Mechanical recycling systems are less expensive and do not need a catalyst. The materials are decomposed by mechanical forces and used again as recycled plastics. In this way, mechanical recycling systems are simple and do not need further recycling processes. However, unneeded components need to be removed from the used plastics before they are recycled, imposing an additional cost on mechanical recycling systems. Chemical recycling systems need more energy than mechanical recycling systems do. However, it is easier for chemical recycling systems to separate unneeded components from materials than for mechanical recycling systems. For example, in chemical recycling systems, acrylic polymers can be decomposed to monomers by heating at an appropriate temperature (pyrolysis) [27]. The resultant monomers can be used for synthesizing recycled acrylic polymers. In this way, acrylic polymers can be recycled by pyrolysis. Chemical recycling systems decompose plastics into monomers by heating them at appropriate temperatures with or without inorganic catalysis. Compared with mechanical recycling systems, it is rather easier to remove unwanted materials during recycling. For chemical recycling systems, lowering the energy required to decompose materials and simplifying the recycling protocols is important.
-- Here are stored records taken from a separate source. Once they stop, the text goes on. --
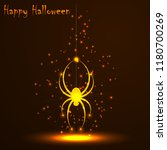 happy halloween. gold polygonal ... | Shutterstock .eps vector #1180700269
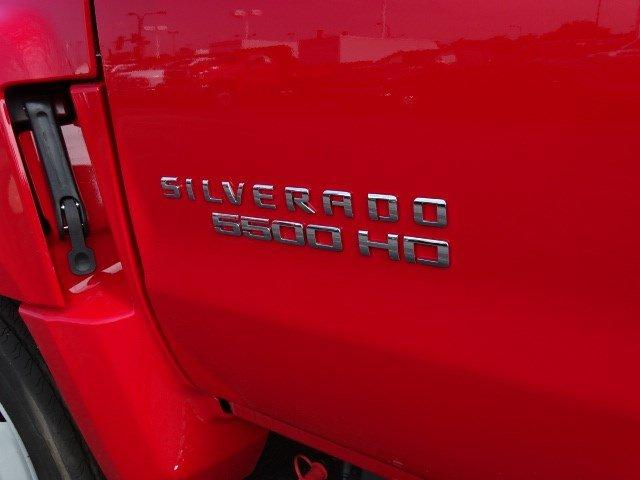 2019 Silverado Medium Duty Regular Cab DRW 4x2,  Monroe MTE-Zee Dump Body #B26817 - photo 20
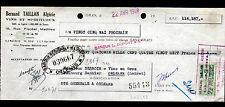"ORAN (ALGERIE) VINS & SPIRITUEUX ""Bernard TAILLAN"" Timbre fiscal Algerien en1948"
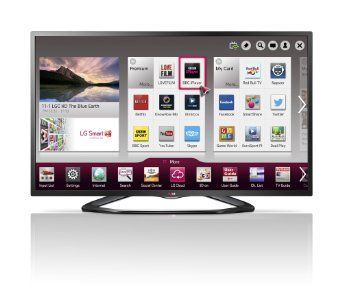 Lg 42ln575v 42 Inch Widescreen 1080p Full Hd Smart Led Tv With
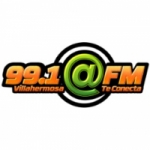 Logo da emissora Radio Arroba 99.1 FM
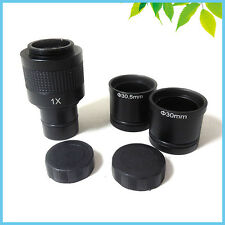 Microscope Digital Camera 1X C-Mount Lens with 30mm 30.5mm Adapter Ring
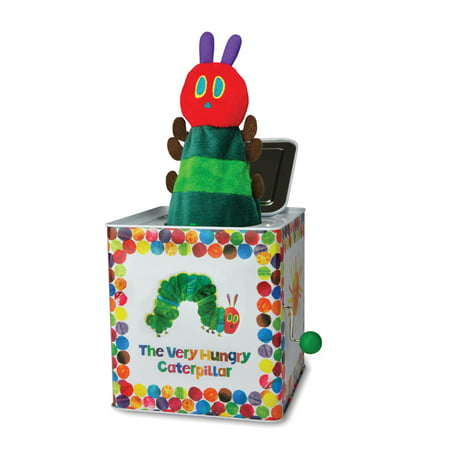 World of Eric Carle The Very Hungry Caterpillar Jack in the Box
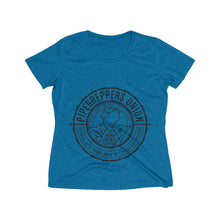 Load image into Gallery viewer, Pipegrepper's Union (Women's Heather Wicking Tee)
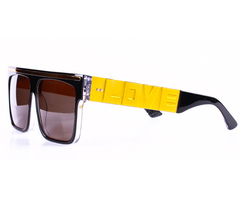 Vintage Frames Love Hate Sunglasses, Blk/Gold, Sunglasses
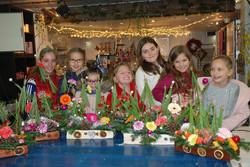 Cours d'art floral, enfant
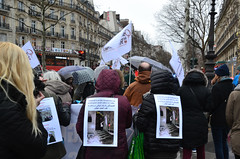 8 mars 2018 (Jeanne Menjoulet) Tags: manif femmes féminisme demo women rights droits manifestattion 8mars 2018 feminism france paris iranniennes voile prison iran solidarité manifestation march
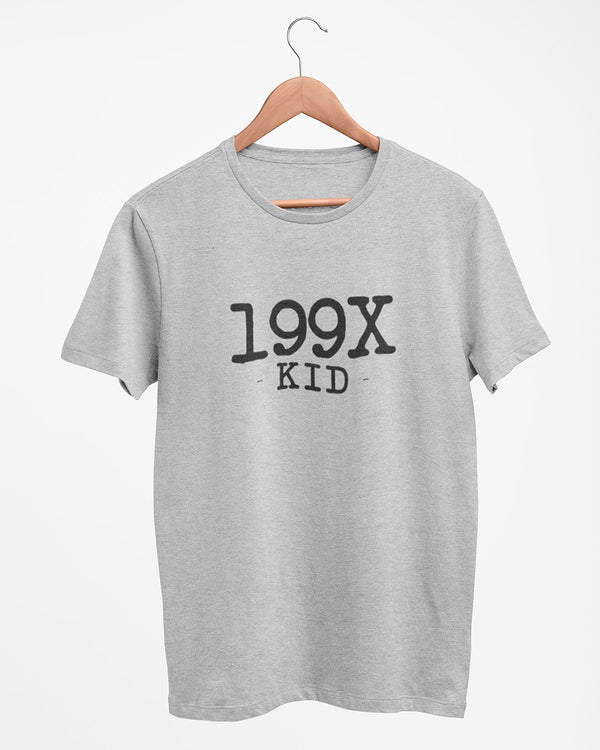 199X Kid Boyfriend T-Shirt
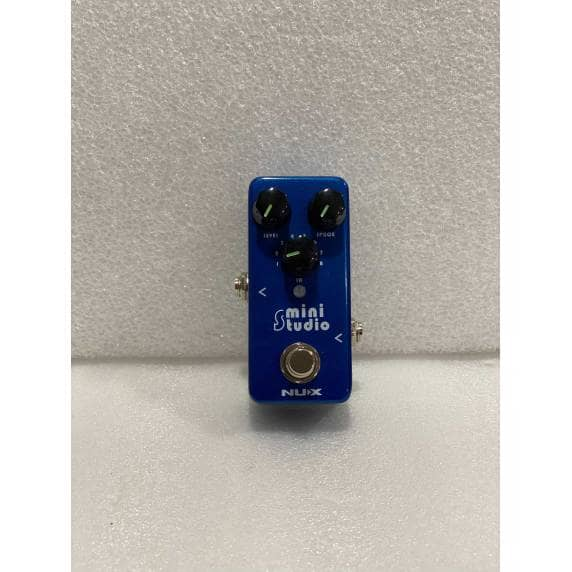 Nux Mini Studio Guitar Effects Pedal - NSS-3 (B-Stock)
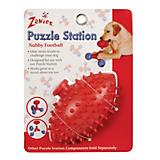 Zanies Puzzle Station Add On Football Dog Toy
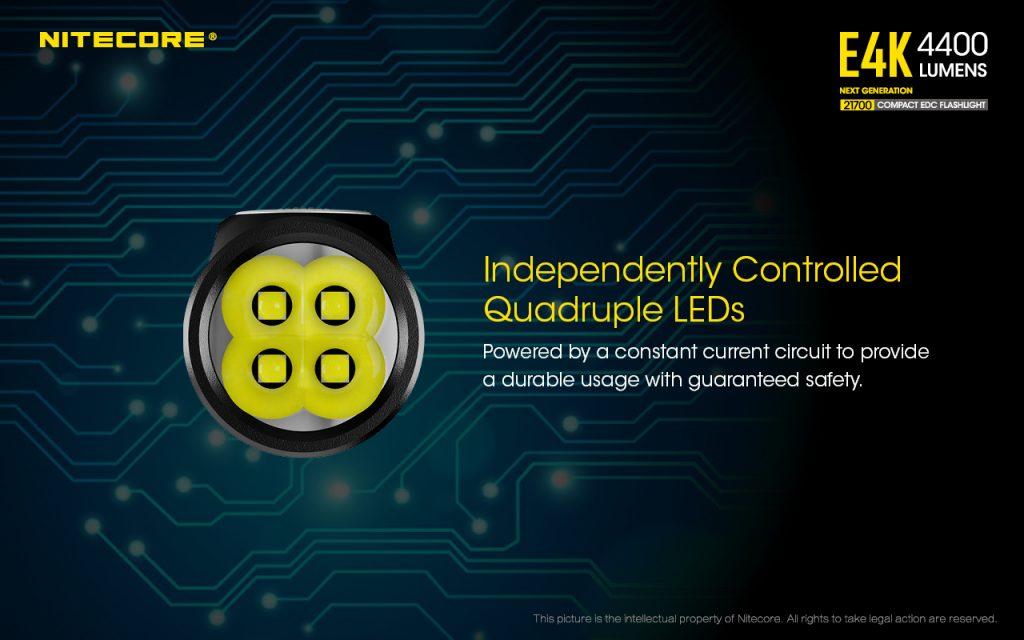 4400 lumen edc light nitecore e4k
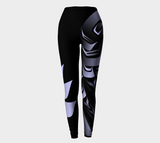 Raven Leggings Ice Blue - Northern Dreams Clothing by Chelleen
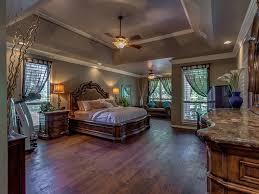 bedroom hamptons inspired luxury master bedroom slider luxury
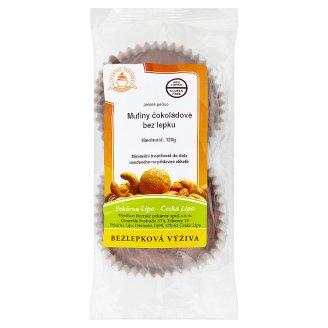 Jizerské Pekárny Mufiny čokoládové bez lepku 120g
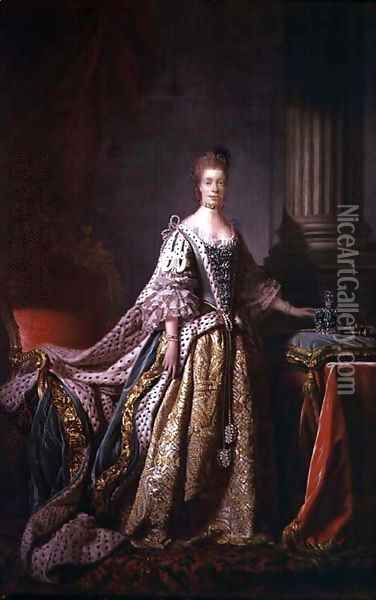 Queen Charlotte 2 Oil Painting - Allan Ramsay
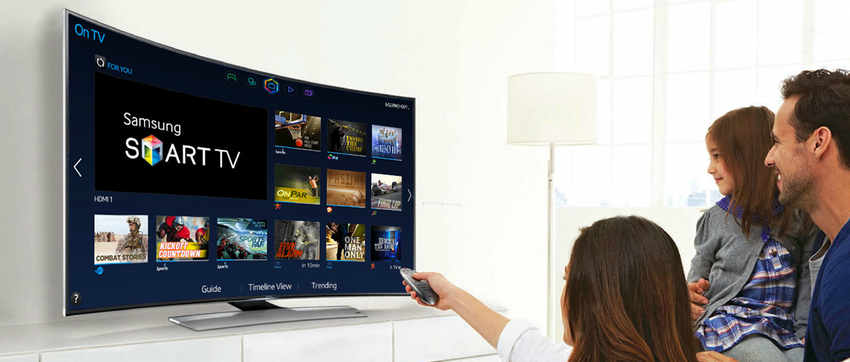 """Одними из лучших телевизоров с диагональю 43"""" являются модели компании Samsung"""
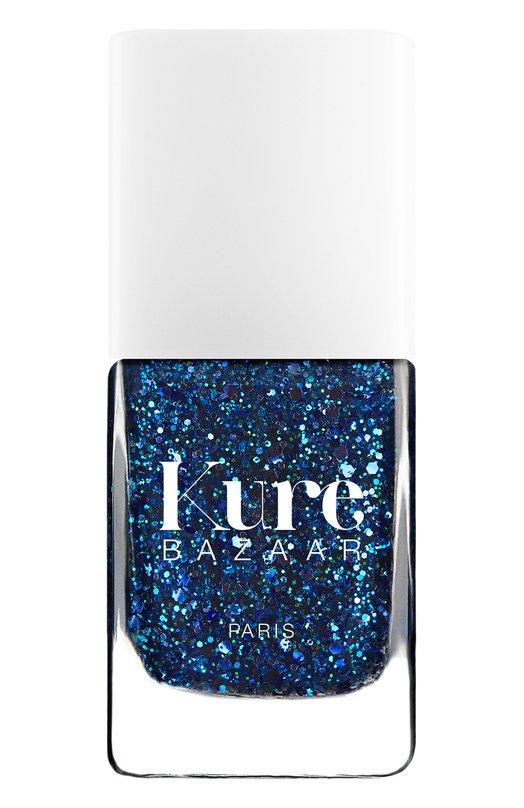 Лак для ногтей с блестками Luna Kure BazaarЛаки для ногтей<br><br><br>Объем мл: 10<br>Пол: Женский<br>Возраст: Взрослый<br>Цвет: Бесцветный
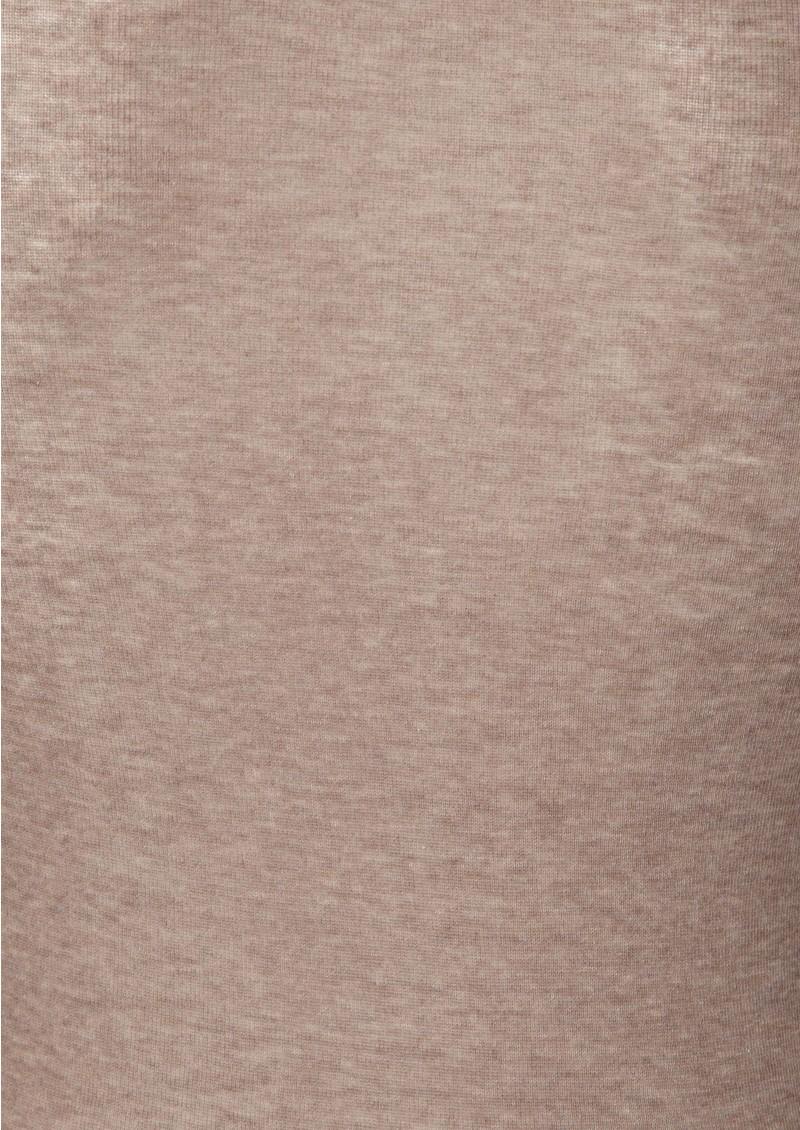 American Vintage Massachussets Long Sleeve Tee - Brown Melange main image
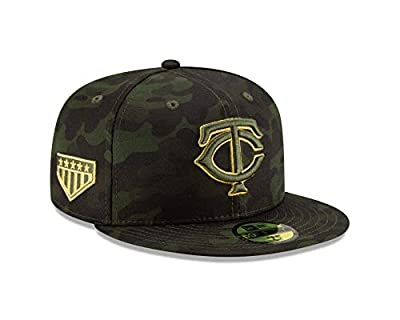 New Era Minnesota Twins 2019 MLB Armed Forces Day On-Field 59FIFTY Fitted Hat - Camo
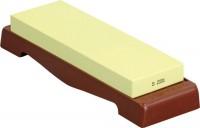 Японский водный камень Naniwa Super Stone 2000 grit - Интернет магазин Японских кухонных туристических ножей Vip Horeca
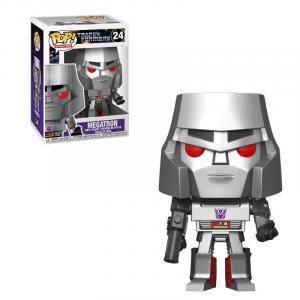 Funko Pop 24: Transformers - Megatron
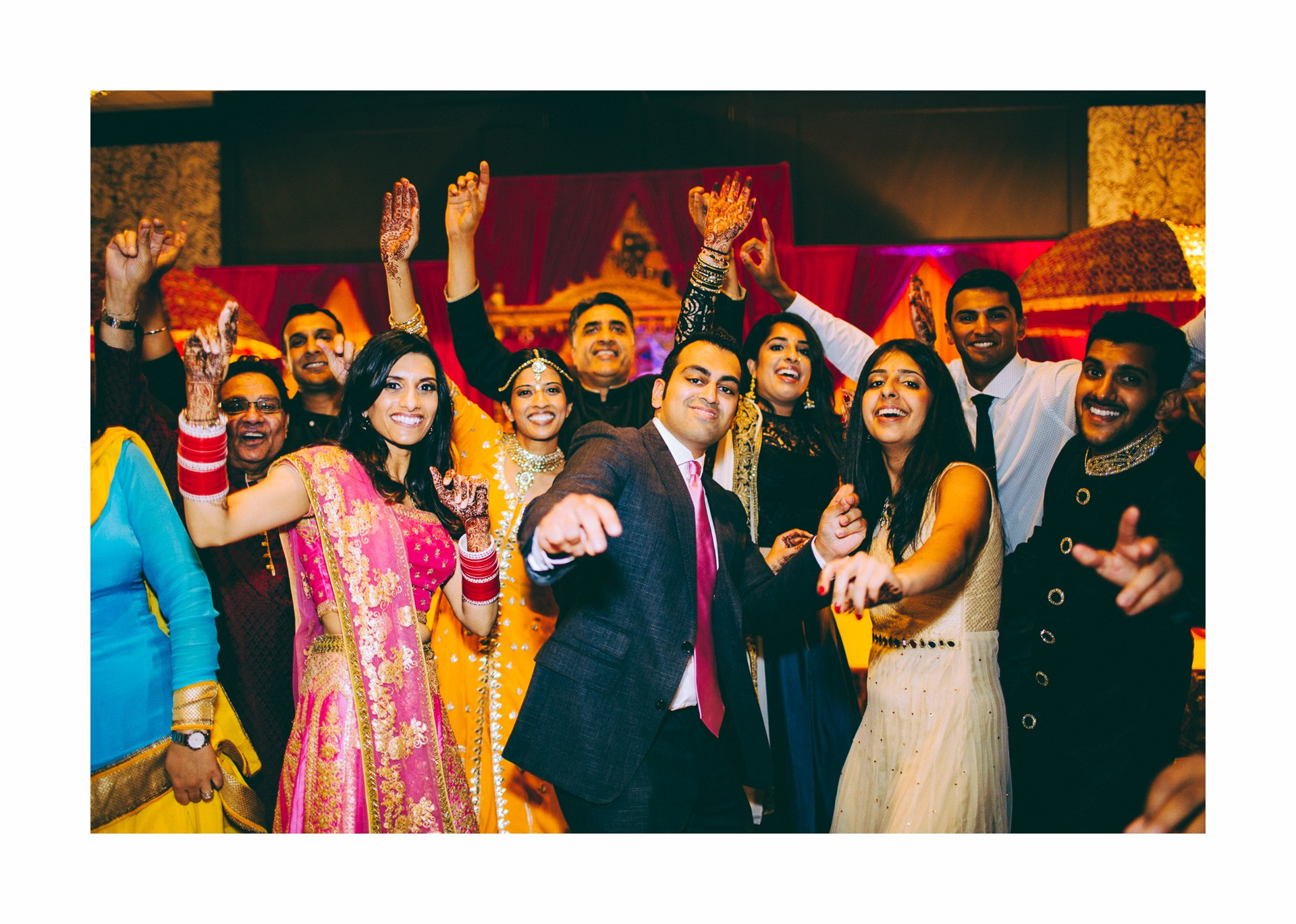 Indian Wedding Photographer in Cleveland at the Westin Hotel 17.jpg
In this work, we report a decomposable and recyclable material using a polymer with multiple trithiocarbonate substituents. Trithiocarbonate groups are often used for reversible addition fragmentation chain transfer (RAFT) polymerization, which is a common type of living radical polymerization [28,29,30,31]. RAFT polymerization is used for synthesizing topological polymers [32,33,34] with complicated chemical structures, such as block copolymers, or with low polymeric dispersity when dormant species are being used, because the determination reaction rarely takes place during RAFT polymerization by the formation of dormant species. Moreover, some polymeric materials containing RAFT reagents have been reported as functional polymeric materials, such as self-healing materials [35,36,37].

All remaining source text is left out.